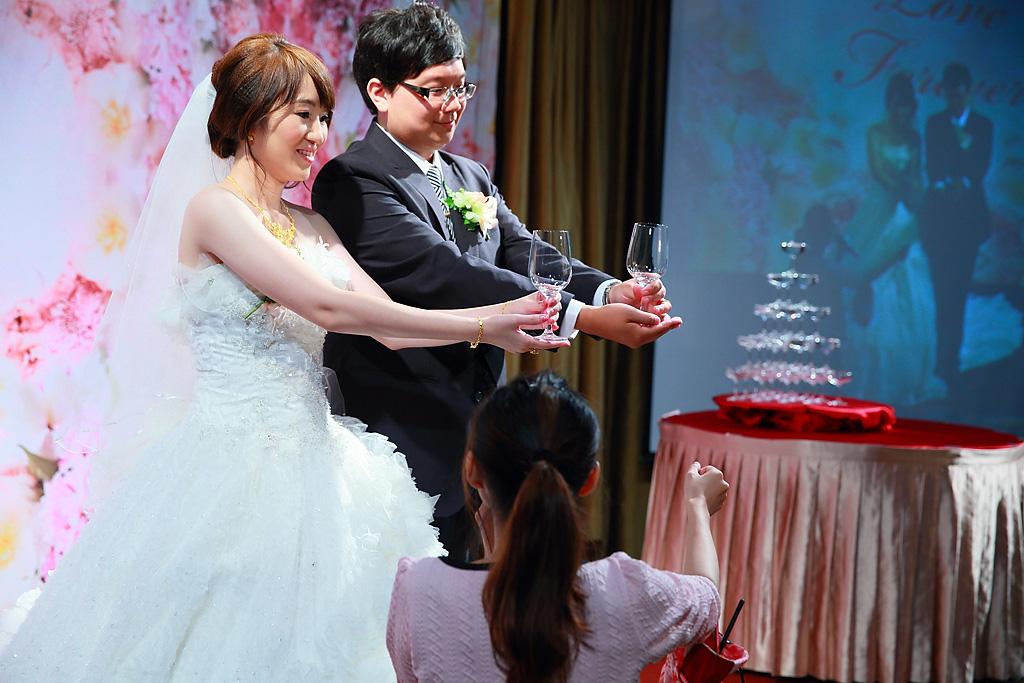 My wedding_0857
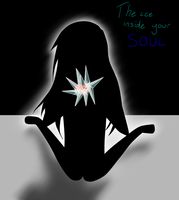 Ice inside your soul by mantoux3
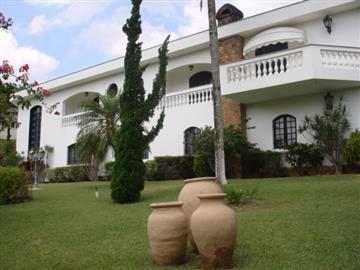 Casas em Condomínio  Atibaia R$3.500.000,00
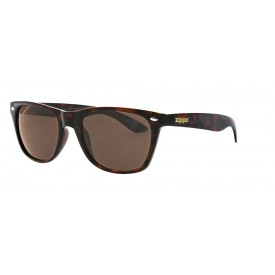 Zippo Sunglasses OB02-33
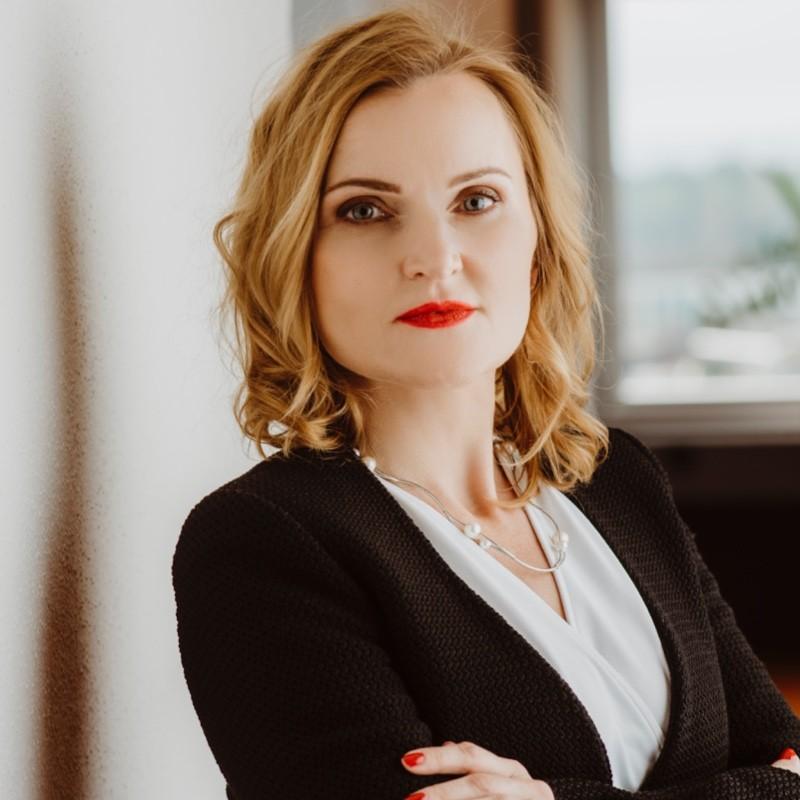 Katharina Lasota Heller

☆ ☆ ☆ ☆ ☆

• [Activity] The copy should start at the line that contains "Casas em Condomínio", end at the last line of the entries above, and match each line exactly, with pictures dropped.

• [Your solution]
 Casas em Condomínio  Atibaia R$3.500.000,00
 Zippo Sunglasses OB02-33
 Katharina Lasota Heller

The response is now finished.